Statement in Solidarity with Sex Workers Targeted by the FOSTA/SESTA Bills
Bills recently passed by the US Congress—the “Fight Online Sex Trafficking Act” (FOSTA) in the House and the “Stop Enabling Sex Traffickers Act” (SESTA) in the Senate—are a dangerous enactment of patriarchy to drive sex workers into the shadows and prevent them from organizing to improve their working conditions. These Orwellian-named bills represent a continuation of a dangerous authoritarian slide in the United States. As usual, the state has decided to “fix” a problem by targeting a vulnerable population, in this case sex workers.
Conflating human trafficking with consensual sex work is factually incorrect and an insult to sex workers who choose sex work. This is a cynical use of the issue of human trafficking to moralize about how individuals use their bodies to make a living and does little to stop actual human trafficking.
As socialists, we believe that workers must have the power and resources they need to organize and protect themselves.
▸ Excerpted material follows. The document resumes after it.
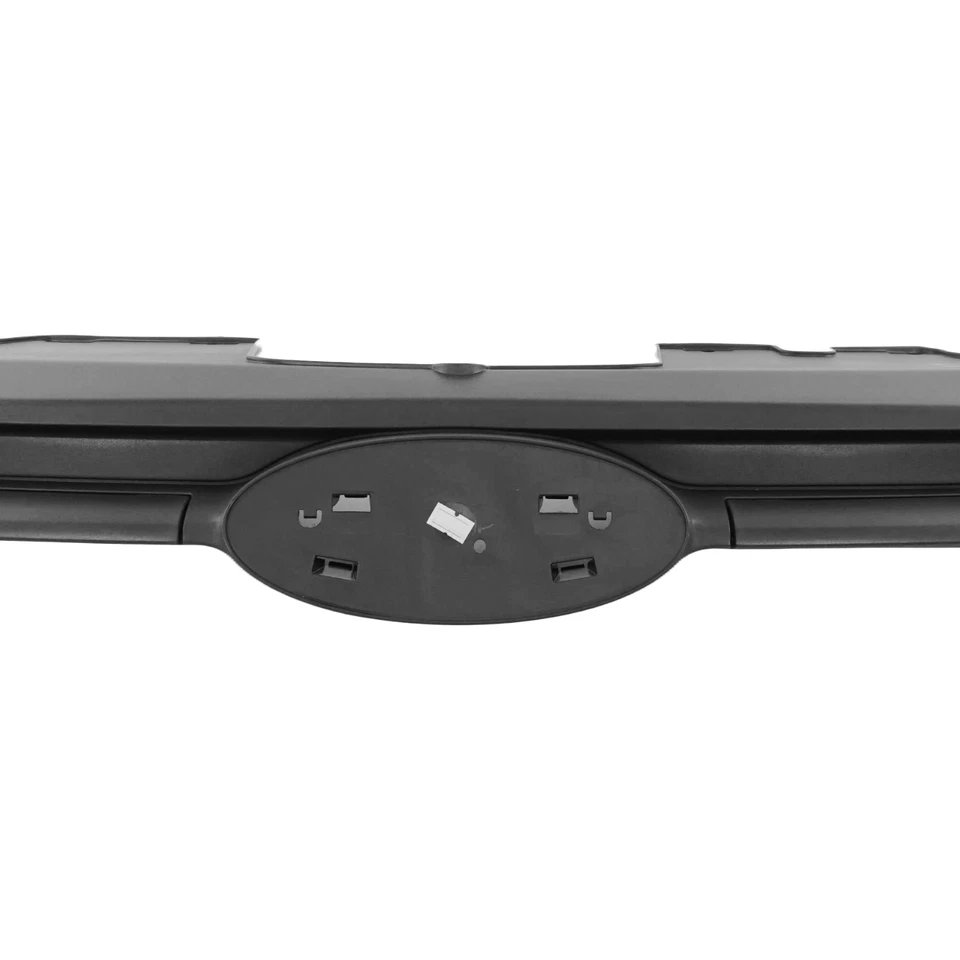 Original FORD Kühlergrill Kühlergitter für Transit Tourneo Custom Gitter 2205562 - Bild 4 von 4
This bill strips sex workers of that power and those resources.
As feminists, we support the rights of all people to have control of their own bodies and sexuality, and we oppose the control over and coercion of physical bodies that patriarchy has historically imposed upon women and queer people in particular. This bill strips sex workers of all genders and identities of tools they need to exert control over their bodies and sexuality.
The services targeted for elimination by these bills have significantly improved safety for sex workers, and have a huge impact on patriarchal violence overall. One study found that Craigslist Erotic Services—a section which has already disappeared—reduced the female homicide rate by 17.4%. Under decriminalization in Rhode Island from 2003 to 2009, gonorrhea went down 40% and rape went down 30% in the state. Contrary to their stated intent, these bills will increase the dangers women face from patriarchal violence by eliminating services that allow sex workers, a vulnerable population of predominantly women, to protect themselves. These bills are an expression of patriarchy, which opposes women taking responsibility for their own bodies, their own safety, and their own livelihoods. We reject patriarchy categorically, and we support sex workers’ rights to choose sex work without shame or judgment.
FOSTA/SESTA also does severe damage to freedom of speech and expression online. This bill will induce websites and ISPs to further monitor and censor their users to protect themselves from government reprisal under this law. This censorship will certainly apply to sex workers, but may also be applied to activists who post information to provide sex workers with resources on how to organize, receive healthcare, or share information about predatory clients. The monitoring that this censorship will require poses a threat to all internet users and is likely to chill speech on the internet across the board. As libertarian socialists, we believe freedom in general and freedom of expression in particular are foundational to any society we’d want to bring into being, and thus oppose this heinous attack on Internet freedom.
We stand in solidarity with sex workers targeted by the FOSTA/SESTA bills. These bills are a craven act of patriarchal state violence aimed at taking away resources used by sex workers to screen clients for their own safety and make a living under capitalism. Our vision of socialism is of a society which makes sex work as safe as wage labor can be until wage labor is abolished, and which categorically rejects patriarchal viewpoints that cast shame or judgement on such work. We recognize that struggles against capitalism and patriarchy are interwoven and cannot be separated from each other or from other struggles against coercive hierarchies.